Kadında ve erkekte doğurganlığı etkileyen birçok faktör vardır.Gebeliği planlarken bu faktörleri bilmek ve bunlarda yapacağınız iyileştirmeler belki de biz jinekologlara da yardımcı olacaktır.Peki eşinizle beraber basitçe değerlendirip gerekli değişiklikleri biz jinekologlara başvurmadan yapabileceğiniz faktörler nelerdir?
-Yaş; yaşla doğurganlık azalır 35 yaş altında 1 yıl, üzerinde 6 ay içinde gebe kalamazsanız yardıma ihtiyacınız vardır, gecikmeden bize başvurun.
-Kilo; boyunuza göre önerilenden zayıf veya kiloluysanız önerilen kiloya ulaşmaya çalışın.
-Adet hikayeniz; adetleriniz 23 günden kısa veya 35 günden uzunsa, kanamalarınız 7 günden uzunsa, adetleriniz özellikle sonradan sancılı olmaya başladıysa beklemeden biz jinekologlara başvurmalısınız.

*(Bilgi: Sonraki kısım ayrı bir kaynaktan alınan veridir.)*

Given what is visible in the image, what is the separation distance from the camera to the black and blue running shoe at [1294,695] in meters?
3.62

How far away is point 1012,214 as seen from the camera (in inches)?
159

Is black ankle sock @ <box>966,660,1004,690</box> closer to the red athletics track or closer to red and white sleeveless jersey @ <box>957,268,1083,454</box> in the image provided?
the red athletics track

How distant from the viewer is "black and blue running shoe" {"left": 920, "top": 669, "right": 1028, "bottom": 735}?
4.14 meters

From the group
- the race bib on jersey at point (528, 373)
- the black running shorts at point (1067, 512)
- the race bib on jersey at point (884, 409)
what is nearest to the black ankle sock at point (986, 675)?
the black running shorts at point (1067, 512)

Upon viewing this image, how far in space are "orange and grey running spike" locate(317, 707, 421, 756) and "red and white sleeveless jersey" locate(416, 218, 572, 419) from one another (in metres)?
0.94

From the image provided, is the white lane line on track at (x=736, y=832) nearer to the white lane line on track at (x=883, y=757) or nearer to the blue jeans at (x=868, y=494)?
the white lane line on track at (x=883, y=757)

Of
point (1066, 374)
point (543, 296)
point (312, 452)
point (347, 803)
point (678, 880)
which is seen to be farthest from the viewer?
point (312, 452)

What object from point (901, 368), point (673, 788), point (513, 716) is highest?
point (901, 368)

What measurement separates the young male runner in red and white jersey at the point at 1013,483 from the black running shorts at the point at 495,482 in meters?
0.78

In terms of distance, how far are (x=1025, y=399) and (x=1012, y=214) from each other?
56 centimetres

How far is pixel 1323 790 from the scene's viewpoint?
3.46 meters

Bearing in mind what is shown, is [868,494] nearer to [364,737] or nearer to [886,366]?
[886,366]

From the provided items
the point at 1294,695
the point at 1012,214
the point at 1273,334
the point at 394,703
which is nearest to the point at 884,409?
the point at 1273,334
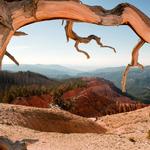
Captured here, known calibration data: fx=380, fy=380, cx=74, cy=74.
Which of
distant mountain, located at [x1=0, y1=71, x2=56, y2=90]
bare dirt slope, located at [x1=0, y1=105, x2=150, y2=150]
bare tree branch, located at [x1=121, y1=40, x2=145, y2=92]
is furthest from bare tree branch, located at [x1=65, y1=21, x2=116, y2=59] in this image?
distant mountain, located at [x1=0, y1=71, x2=56, y2=90]

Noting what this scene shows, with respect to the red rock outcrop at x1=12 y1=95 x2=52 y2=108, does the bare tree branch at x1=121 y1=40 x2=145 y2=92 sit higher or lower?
higher

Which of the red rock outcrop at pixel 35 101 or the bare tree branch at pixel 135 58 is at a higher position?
the bare tree branch at pixel 135 58

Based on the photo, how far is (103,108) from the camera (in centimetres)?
5469

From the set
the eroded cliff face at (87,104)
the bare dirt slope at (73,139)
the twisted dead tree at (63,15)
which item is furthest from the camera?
the eroded cliff face at (87,104)

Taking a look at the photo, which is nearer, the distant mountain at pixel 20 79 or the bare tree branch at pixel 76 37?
the bare tree branch at pixel 76 37

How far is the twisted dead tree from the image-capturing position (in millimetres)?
4613

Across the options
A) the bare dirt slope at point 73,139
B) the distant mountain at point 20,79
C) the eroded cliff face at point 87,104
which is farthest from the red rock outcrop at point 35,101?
the distant mountain at point 20,79

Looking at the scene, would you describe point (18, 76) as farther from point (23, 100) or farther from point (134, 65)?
point (134, 65)

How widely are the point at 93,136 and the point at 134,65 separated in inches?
504

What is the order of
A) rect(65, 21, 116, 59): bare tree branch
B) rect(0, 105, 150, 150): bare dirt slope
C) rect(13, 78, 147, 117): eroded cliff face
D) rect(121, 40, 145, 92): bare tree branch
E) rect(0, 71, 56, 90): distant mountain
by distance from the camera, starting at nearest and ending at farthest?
1. rect(121, 40, 145, 92): bare tree branch
2. rect(65, 21, 116, 59): bare tree branch
3. rect(0, 105, 150, 150): bare dirt slope
4. rect(13, 78, 147, 117): eroded cliff face
5. rect(0, 71, 56, 90): distant mountain

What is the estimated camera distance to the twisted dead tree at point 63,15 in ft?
15.1

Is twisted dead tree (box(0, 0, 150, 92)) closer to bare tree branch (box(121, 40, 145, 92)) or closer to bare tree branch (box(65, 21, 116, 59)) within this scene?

-Cinsel ilişki; haftada 2 den az olan ilişki sayısı gebe kalabilmek için yetersizdir.Ağrılı cinsel ilişki de keza doğurganlığa olumsuz etkiyen bazı hastalıkların belirtisi olabilir.

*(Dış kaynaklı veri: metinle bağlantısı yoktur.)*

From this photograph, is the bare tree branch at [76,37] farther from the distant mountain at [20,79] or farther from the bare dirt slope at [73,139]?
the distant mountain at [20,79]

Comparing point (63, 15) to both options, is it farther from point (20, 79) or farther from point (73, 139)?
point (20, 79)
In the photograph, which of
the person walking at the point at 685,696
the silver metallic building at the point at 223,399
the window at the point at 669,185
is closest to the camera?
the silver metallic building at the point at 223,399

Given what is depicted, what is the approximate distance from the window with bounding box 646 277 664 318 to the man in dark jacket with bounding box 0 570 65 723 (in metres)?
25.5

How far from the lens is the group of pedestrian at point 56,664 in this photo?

-Zararlı alışkanlıklar; sigara ve alkol tüketimi, hem kadın hem de erkekte doğurganlığa olumsuz etkidiğinden bu süreçte kesinkes tüketilmemelidir.Ayrıca düzenli yapılan egzersizin doğurganlığa etkisi olumlu yönde olsa da haftada 2 kez yapılan ağır ,profesyonel egzersizin olumsuz etkidiği bilinmektedir.

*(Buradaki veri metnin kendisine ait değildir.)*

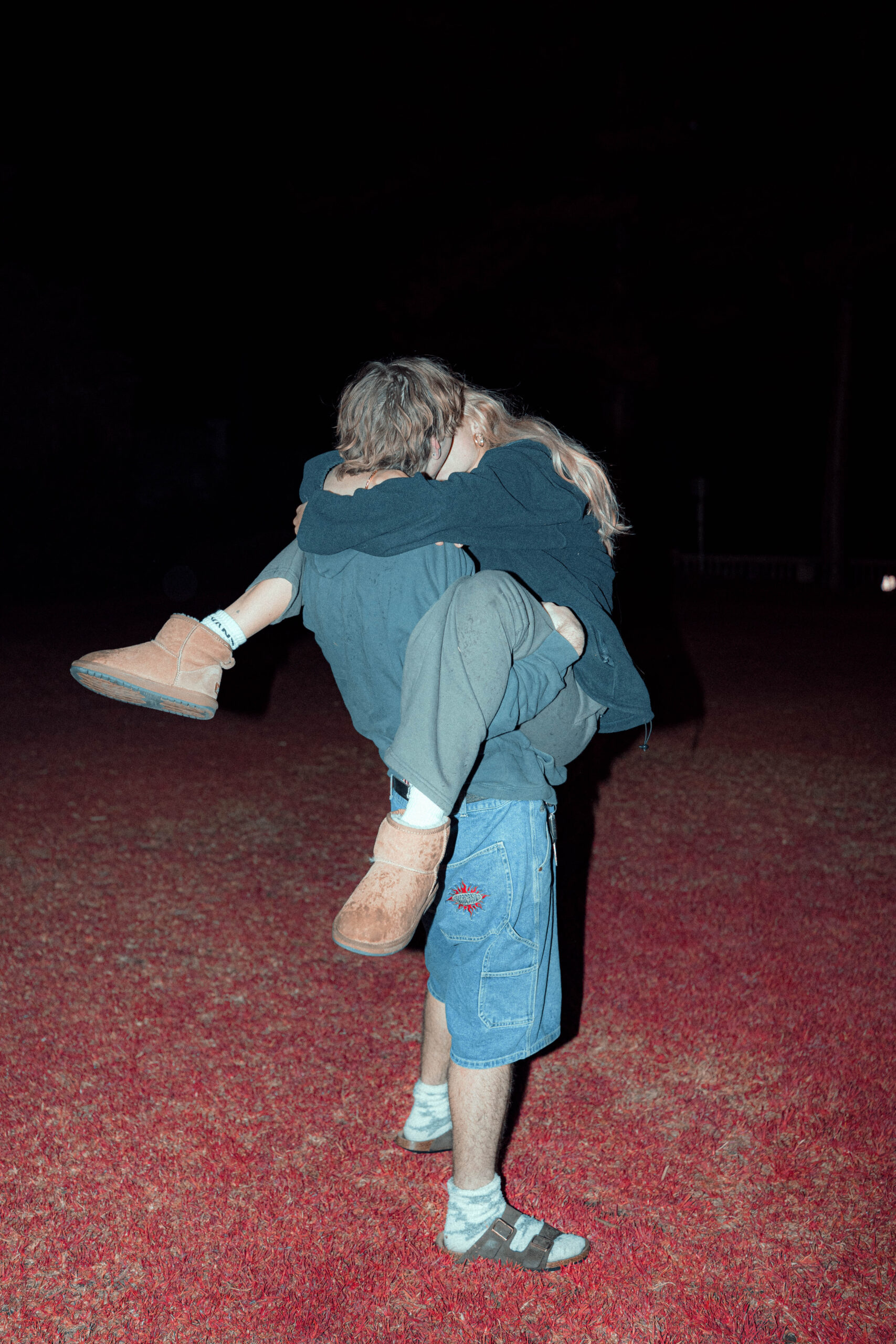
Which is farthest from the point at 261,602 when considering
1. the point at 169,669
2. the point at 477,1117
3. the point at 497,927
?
the point at 477,1117

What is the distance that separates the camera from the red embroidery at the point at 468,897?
2.08 meters

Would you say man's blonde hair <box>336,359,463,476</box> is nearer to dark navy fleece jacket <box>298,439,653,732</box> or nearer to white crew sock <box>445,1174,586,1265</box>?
dark navy fleece jacket <box>298,439,653,732</box>

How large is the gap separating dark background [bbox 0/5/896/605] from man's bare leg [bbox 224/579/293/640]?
1.78 metres

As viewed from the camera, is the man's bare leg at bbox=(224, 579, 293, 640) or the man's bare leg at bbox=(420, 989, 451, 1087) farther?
the man's bare leg at bbox=(420, 989, 451, 1087)

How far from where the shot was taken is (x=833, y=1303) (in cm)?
213

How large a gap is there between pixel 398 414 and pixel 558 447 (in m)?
0.40

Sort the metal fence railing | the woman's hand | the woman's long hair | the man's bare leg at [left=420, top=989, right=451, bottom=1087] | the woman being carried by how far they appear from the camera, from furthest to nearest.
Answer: the metal fence railing < the man's bare leg at [left=420, top=989, right=451, bottom=1087] < the woman's long hair < the woman's hand < the woman being carried

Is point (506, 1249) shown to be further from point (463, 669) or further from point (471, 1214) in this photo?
point (463, 669)

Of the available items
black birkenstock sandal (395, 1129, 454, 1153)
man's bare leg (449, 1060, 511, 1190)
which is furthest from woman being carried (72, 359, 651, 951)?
black birkenstock sandal (395, 1129, 454, 1153)

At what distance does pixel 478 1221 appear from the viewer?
86.5 inches

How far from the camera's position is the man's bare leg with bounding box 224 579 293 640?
227 centimetres

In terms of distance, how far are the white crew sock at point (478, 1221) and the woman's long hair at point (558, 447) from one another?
1.44 meters

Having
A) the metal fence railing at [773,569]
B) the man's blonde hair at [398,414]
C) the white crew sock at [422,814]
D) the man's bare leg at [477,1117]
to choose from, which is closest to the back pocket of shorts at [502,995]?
the man's bare leg at [477,1117]

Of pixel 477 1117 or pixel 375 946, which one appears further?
pixel 477 1117
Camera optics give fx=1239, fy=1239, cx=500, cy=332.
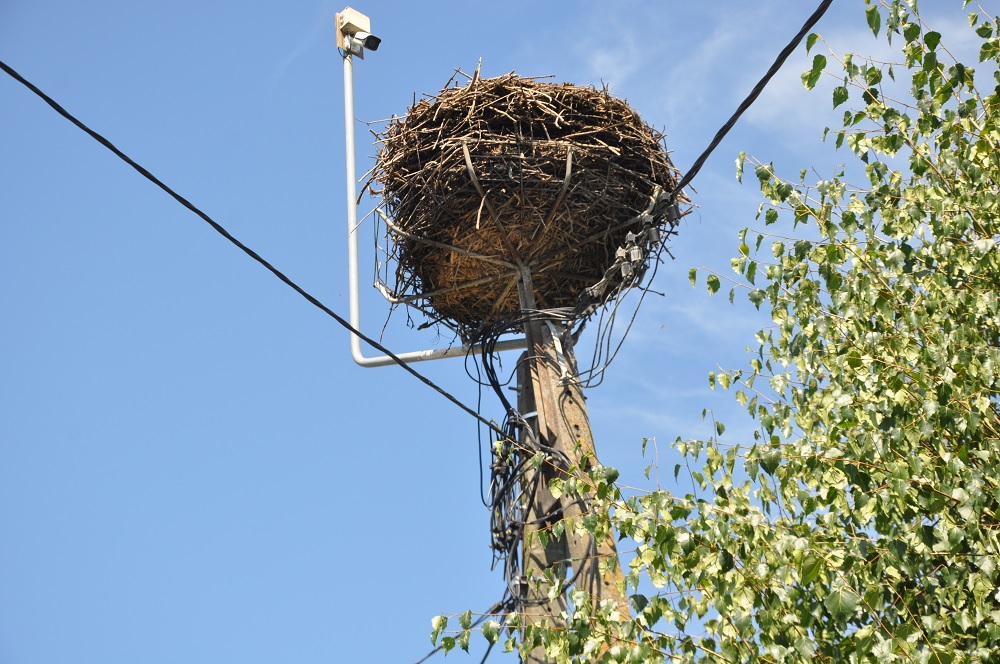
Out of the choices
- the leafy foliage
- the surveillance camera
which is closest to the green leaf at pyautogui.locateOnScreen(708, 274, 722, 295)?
the leafy foliage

-Aile öyküsü; ailede erken menopoz varsa vakit geçirmeden biz jinekologlara başvurun.
-Tıbbi geçmişiniz; geçirdiğiniz tiroit, hipofiz bezi, üreme organlarıyla ilgili ameliyatlar doğurganlığı etkileyebilir.Bu konuyu vakit geçirmeden jinekoloğunuzla paylaşmanız gereklidir.
-Gebelik hikayeniz; daha önce gebelik yaşamış olmanız hanenize yazılan bir artıdır.Ancak 2 veya fazla düşük yapılması, dış gebelik öyküsü,geçirilmiş isteğe bağlı kürtajlar önemlidir.Böylesi durumlar vakit geçirmeden jinekoloğa danışmayı gerektirir.
Evet yukardaki faktörlerle ilgili yapacağınız olumlu değişiklikler veya alacağınız tıbbi yardım dışında, gebe kalmayı planladığınız için çevrenizle ilgili farkındalığınız artar ve birçok gebe insanı fark eder , belki de bir süredir gebe kalamadıysanız, moraliniz bozulur.Bununla birlikte gebe kalmayı planladığınızı fark eden arkadaşlarınız, aile bireyleriniz sizi iyi niyetle de olsa gerekli gereksiz yöntemler veya söylentilerle baskı altına alacaktır.Benim burada ki tavsiyem gebe kalma sürecinde olayın karı-koca arasında kalması böylece gerekli-gereksiz yorumların veya önerilerin önüne geçilmesi, sosyal hayatın kesintisiz devam etmesi ve gebeliğin hayatın normal akışı içinde gelişmesidir.Sıkça şöyle görüyorum, genelde kadınlar araştırma yapıp doğurganlıkla ilgili kitaplar okumaya,vitamin takviyeleri almaya ,doğurganlığı artıracak diye yaşam şeklini değiştirmeye hatta zevk aldığı şeylerden bile vazgeçmeye başlıyor ve bunu eşlerinden de bekliyorlar.Ama burada dengeli davranmak çok önemlidir.Bu dengeyi gebe kalma sürecinde karı-koca ilişkisinde de sağlamak çok önem arz ediyor .Öncelikle şunu belirtmeliyim klinik pratiğimde de gördüğüm üzere bu süreçte karı kocanın öncelikleri aynı olmuyor bir tarafın aşırı isteği acele etmesi karşı taraf üzerinde stres yaratıp süreci baltalıyor.Bu nedenle çiftlerin empati yapıp, aralarında olabilecek farklılıkların gereksiz sorun çıkarmasını önlemeleri gerekmektedir.Hisler, endişeler açıkça paylaşılmalı ve en önemlisi cinsel hayat, ilişki sadece bebek yapma üzerine kurulmamalı , bir görev gibi yaşanmamalıdır.Tabii ki yumurtlama günlerini takip edin ama o günler dışında da bir hayatınız olduğunu unutmayın, bu arada yumurtlama günleri bir tahmindir o günler dışında da gebe kalınabilmektedir.